I thought the television production worked generally well though stage management had to depend on some video images as background which weakened the overall stage décor. The stage-set details of furniture could have been more carefully planned and arranged, especially since they were under the all-seeing eye of television cameras. The ensemble acting was very good. Miranda Austin is our most experienced actress now and captures the role of mother balancing all the issues in her family very well. Joachim Clauzel (making a welcome return to stage) also convinced with his portrayal of Marcus the father struggling to hold on to his middle-class aspirations. Lenni Alcindor, Christa Emmanuel and Shirlton Leslie seem to be relative new- comers, and carried their performances professionally. Emmanuel’s Alice was a convincing supporting role and perhaps Alice could become a main character in a future Forde play. In her we got glimpses of another kind of social survival. Anthony Martin is one of Forde’s regular actors and shows his developing stage experience in how he shaped his character with understanding.

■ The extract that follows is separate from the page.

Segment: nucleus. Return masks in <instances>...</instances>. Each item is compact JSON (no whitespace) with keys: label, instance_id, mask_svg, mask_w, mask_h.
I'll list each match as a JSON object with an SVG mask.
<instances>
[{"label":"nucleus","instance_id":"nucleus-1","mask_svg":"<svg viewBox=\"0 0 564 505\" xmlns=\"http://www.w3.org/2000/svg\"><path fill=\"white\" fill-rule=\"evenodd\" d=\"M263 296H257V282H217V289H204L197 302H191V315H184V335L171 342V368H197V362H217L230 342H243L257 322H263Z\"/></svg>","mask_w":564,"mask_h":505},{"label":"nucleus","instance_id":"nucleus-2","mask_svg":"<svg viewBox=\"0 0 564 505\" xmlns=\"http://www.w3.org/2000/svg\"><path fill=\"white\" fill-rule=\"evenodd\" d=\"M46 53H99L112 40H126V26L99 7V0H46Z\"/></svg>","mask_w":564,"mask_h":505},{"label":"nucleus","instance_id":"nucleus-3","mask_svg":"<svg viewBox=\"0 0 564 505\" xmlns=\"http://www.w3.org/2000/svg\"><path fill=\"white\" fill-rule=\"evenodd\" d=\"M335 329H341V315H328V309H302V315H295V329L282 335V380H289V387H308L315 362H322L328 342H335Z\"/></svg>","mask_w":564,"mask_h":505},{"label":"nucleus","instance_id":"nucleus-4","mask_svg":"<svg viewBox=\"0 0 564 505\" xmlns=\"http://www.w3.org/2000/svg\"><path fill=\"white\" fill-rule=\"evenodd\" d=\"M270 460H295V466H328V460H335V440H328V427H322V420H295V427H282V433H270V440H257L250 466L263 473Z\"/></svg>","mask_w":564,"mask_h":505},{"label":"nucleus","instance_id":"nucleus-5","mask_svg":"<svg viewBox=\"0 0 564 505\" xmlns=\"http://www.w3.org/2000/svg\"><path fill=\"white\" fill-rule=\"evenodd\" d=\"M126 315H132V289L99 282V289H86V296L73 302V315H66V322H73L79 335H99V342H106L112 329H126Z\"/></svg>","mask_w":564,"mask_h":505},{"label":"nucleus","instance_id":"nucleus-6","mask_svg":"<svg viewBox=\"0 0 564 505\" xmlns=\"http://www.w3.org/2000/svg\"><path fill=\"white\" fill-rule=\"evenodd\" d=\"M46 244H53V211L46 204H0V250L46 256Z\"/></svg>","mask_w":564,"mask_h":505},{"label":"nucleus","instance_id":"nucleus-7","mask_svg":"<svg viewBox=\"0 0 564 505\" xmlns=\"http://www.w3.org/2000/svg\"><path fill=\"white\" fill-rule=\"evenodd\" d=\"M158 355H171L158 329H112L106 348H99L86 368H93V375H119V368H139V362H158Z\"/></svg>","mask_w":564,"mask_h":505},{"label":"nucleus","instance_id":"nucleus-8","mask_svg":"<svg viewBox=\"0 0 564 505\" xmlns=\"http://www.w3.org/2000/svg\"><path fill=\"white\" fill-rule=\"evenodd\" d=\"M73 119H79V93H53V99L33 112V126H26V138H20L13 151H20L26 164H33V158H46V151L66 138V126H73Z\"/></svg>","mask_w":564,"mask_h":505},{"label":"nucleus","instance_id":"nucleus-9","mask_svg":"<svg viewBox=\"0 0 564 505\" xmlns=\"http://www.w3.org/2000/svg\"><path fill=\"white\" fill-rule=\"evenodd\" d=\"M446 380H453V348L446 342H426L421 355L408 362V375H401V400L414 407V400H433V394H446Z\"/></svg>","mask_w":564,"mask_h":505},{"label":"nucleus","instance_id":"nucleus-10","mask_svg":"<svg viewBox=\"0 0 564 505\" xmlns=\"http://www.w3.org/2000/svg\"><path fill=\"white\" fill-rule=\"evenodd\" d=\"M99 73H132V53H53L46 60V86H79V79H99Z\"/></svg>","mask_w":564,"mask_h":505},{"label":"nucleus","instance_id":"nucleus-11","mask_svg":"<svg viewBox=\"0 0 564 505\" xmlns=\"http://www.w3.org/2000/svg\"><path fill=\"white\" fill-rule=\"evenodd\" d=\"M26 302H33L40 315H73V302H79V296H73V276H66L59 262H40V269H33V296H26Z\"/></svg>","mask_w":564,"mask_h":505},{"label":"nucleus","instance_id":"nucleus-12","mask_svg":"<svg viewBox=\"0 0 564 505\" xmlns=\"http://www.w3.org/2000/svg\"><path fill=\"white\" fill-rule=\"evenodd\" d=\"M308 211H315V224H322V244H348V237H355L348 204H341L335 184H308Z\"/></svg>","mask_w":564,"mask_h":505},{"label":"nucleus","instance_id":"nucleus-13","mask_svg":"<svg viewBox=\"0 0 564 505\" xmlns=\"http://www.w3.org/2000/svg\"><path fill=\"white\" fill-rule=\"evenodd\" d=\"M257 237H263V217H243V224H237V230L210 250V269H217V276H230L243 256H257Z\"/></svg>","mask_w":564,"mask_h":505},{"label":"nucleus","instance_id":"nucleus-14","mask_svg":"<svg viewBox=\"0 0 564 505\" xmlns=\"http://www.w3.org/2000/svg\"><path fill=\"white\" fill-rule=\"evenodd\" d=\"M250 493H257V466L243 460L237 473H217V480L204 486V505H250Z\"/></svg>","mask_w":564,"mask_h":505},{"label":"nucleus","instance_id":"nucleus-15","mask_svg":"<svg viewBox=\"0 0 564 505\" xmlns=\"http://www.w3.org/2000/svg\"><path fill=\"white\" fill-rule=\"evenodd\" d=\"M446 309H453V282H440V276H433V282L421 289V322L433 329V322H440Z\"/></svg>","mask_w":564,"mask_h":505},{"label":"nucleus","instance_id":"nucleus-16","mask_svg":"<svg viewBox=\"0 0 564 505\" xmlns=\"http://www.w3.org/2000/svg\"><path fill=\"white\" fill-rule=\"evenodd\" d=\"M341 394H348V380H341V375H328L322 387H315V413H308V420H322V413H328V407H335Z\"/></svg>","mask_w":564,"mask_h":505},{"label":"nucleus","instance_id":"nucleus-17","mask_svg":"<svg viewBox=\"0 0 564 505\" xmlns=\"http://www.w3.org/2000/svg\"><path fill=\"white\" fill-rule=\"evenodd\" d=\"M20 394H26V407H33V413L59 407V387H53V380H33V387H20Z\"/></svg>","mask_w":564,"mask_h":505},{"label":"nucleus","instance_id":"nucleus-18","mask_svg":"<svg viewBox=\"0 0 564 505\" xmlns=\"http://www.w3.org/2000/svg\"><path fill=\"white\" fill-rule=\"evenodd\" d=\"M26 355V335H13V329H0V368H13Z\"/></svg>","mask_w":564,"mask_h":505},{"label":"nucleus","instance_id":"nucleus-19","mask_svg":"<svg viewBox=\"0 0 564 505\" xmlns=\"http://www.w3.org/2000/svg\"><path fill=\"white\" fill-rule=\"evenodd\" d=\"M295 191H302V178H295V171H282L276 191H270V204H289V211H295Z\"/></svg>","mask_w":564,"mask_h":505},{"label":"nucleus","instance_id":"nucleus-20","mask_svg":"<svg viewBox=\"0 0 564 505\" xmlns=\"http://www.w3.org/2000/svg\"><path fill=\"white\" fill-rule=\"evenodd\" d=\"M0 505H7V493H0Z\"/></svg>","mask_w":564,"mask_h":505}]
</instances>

I thought the very end of the play with the melodramatic sequence in which the vagrant Snatch attempts to rob Ruby, but is foiled by the entrance of Marcus and Tony, not as convincing or as well choreographed as it possibly could be. The resolution of everyone’s problems was not unconvincing, but perhaps it was too “and they lived happily ever after.”

The television direction and production worked well I thought, overall. The ending I mention above could have been better worked out and more carefully screen-played. But this is not to complain. The drama held attention, was well-paced, the acting in front of cameras worked fine (and this for younger actors who may not have had much experience in film acting). And while this was a typical Forde play, his theme of young aspiring artists resisting the pull of parents and society to go in the usual predictable ways of professional career, seems to be a development of subject for this playwright. It should strike a chord with young persons, even as the marriage struggles of the parents should echo many of the familiar challenges of middle-aging parents.

Congratulations to the CDF and Calabash TV who produced this television drama. Congratulations to Forde and his band of talented players of Gemstones Theatre who have done well and competently in this portrayal of urban Castries lives which will be very familiar to viewers. Hayden Forde has established himself as one of Saint Lucia’s premier playwrights and directors. Every play of his marks out distinctively the space he has cleared for himself among very distinguished elders and contemporaries.

John Robert Lee is a Saint Lucian writer. His Collected Poems 1975-2015 and Pierrot are published by Peepal Tree Press. His Saint Lucian Writers and Writing:an Author Index was published by Papillote Press in 2019.